I Dream of Wires

Directed by Robert Fattinatto and Jason Amm (2014) ***

Few technologists in the early ’90s, when the internet was being birthed and the future looked like a science fiction dream, could have predicted that a substantial portion of a new generation would rebel against the digital realm and embrace, instead, technologies considered at the time deservedly dead — though the undercurrents emanating from a new literary and visual genre eventually called Steampunk indicated where things were going. At a time when most were selling, giving or throwing away their vinyl records for new, shiny, “perfect” compact discs, few could have imagined the new technology would be abandoned so soon, nor that vinyl would again outsell it, as it does now. CDs, it eventually turned out, became something your parents listened to, the most uncool format imaginable (besides 8-tracks). As detailed in the mostly astute book The Revenge of Analog: Real Things and Why They Matter, by David Sax, the tactile, the socially interactive, the anti-digital is what’s meaningful to many young people bored or contemptuous of aspects of the modern world. That a similar revival is happening to an instrument, the modular synthesizer, that for decades was derided as cold, unfeeling and not quite “real” is a little ironic — but still understandable. The classic synthesizer is a model of tactility. It requires the continuous input and interchanging of patch cables in order to produce the music a player envisions — or, through this unique mechanism, discovers.

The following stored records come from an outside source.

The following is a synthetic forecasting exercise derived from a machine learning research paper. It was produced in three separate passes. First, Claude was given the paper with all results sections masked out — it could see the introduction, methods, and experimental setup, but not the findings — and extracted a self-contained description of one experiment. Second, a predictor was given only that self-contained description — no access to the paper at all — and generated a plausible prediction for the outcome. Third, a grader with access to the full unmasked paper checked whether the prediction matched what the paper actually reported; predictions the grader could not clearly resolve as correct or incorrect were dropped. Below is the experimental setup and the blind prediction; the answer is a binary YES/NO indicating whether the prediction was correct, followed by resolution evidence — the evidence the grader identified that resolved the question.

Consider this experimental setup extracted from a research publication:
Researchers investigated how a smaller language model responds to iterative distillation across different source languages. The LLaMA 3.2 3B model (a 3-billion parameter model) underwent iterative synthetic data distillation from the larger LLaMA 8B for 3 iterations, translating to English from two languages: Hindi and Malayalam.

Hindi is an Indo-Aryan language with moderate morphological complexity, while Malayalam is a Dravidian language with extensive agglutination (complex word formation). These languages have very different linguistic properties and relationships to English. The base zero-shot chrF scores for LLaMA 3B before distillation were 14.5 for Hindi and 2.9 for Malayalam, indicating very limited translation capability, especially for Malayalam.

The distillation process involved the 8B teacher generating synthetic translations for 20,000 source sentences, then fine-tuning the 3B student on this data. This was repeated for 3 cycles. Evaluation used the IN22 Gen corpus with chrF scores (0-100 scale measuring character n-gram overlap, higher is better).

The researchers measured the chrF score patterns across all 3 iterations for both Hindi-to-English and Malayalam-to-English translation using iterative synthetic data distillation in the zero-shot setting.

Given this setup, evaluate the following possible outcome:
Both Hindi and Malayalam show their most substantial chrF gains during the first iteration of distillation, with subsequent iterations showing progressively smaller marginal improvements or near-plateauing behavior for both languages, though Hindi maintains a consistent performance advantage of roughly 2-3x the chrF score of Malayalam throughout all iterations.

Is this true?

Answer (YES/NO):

Robert Fattinatto and Jason Amm’s addictive documentary on the rise, fall and resurgence of this distinctive instrument is not just for music lovers or musicians. It’s an inspiring tale of stubborn ingenuity. The instruments’ creators and users were initially all societal outsiders, fringe eccentrics who experimented with new sounds and ways of creating and listening, sometimes at great odds, and with no guarantee of success.

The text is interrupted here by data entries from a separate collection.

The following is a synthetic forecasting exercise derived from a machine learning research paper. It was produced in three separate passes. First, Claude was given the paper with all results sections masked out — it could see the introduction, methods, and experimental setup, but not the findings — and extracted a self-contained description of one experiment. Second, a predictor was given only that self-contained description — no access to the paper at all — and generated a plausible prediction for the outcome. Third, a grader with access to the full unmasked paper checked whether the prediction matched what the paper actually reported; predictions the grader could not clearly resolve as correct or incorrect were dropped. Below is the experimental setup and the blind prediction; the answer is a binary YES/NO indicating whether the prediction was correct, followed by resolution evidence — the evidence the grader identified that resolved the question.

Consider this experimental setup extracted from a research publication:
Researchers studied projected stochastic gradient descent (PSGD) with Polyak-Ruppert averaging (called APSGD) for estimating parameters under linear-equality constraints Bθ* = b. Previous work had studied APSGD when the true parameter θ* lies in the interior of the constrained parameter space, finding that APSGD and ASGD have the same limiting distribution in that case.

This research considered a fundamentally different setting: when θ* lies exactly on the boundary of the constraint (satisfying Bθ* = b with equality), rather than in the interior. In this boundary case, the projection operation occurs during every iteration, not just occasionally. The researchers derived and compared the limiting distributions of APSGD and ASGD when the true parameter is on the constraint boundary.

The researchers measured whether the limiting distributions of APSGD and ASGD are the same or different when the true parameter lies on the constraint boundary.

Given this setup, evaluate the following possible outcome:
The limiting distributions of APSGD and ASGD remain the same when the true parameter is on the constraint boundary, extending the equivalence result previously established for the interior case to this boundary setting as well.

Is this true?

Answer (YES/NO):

The first modular synthesizer was invented by the German engineer Harold Bode, who could himself be the subject of a documentary, so varied and fascinating are his many inventions. Bode’s ideas were soon picked up and experimented on in the 1960s by two concurrent but markedly different Americans: Robert Moog, on the east coast, and Don Buchla on the west coast.

Moog, who built his first theremin at the age of fourteen, started his own mail order theremin business. In 1964, Moog introduced the first commercial synthesizer, composed of patch cord-connected modules and playable via a keyboard. Most early users of his device were classical and avant-garde composers, though it would eventually be used by rock artists. Don Buchla’s more unwieldy and deliberately noncommercial Buchla 100 series Modular Electronic Music System was developed at and for the San Francisco Tape Music Center, a workplace for a collective of experimental musicians, including minimalists Terry Riley and Steve Reich. Composer Morton Subotnick was instrumental in the funding and production of the new technology, used in his groundbreaking 1967 work, Silver Apples of the Moon.

When then-Walter Carlos released Switched-On Bach in 1968, played on a Moog synthesizer, it made the instrument both successful and desirable, and went on to become the second classical record in history to sell over a million copies. The unique, deep and rich sounds generated by modular synthesizers (especially when experienced live) were eventually superseded by new, competing instruments such as the Prophet-5 and Fairlight CMI, sought after due to their easy use. The Fairlight offered the ability to record and play back sequences, negating the necessity to patch cords into modules. These newer instruments, with pre-packaged sounds and their limitations on experimentation, gave recordings at the time a similar sound, a glossy sheen that was new then, but since become cringingly dated.

Fattinatto and Amm feature interviews, new and archival, with nearly all the key players: Moog, Don Buchla, Subotnick, and several post-punk musicians who fell in love with the modular synthesizer and took it into new realms, such as Gary Numan, Vince Clarke (Erasure), Chris Carter (Throbbing Gristle) and Trent Rezner (Nine Inch Nails). (It was also nice to see the criminally obscure Ohio composer and
experimentalist Jon Sonnenberg.)

I Dream of Wires is I Dream of Wiresstrong in its representation of the resurgence of the modular synthesizer, as young musicians and builders, eager to play around with something other than invisible digital zeroes and ones, have embraced the old. Like typewriters, physical books, board games and other analog products, the synthesizer is now supported by a network of small manufacturing companies, enthusiasts, conventions and touring EDM bands. The music for the film was composed by Amm, under the guise of his stage name, Solvent, a proponent of IDM (or, Intelligent Dance Music, a more cerebral, less dancable version of EDM). For those who want more — much more — there is a four-hour version of this film available: I Dream of Wires, Hardcore Edition.

This 96-minute edition, available on DVD from First Run Features, does include as supplementary material the instructional short Modular Synth 101, a tour of Vince Clarke’s studio, an extended interview with Trent Reznor and much more modular material.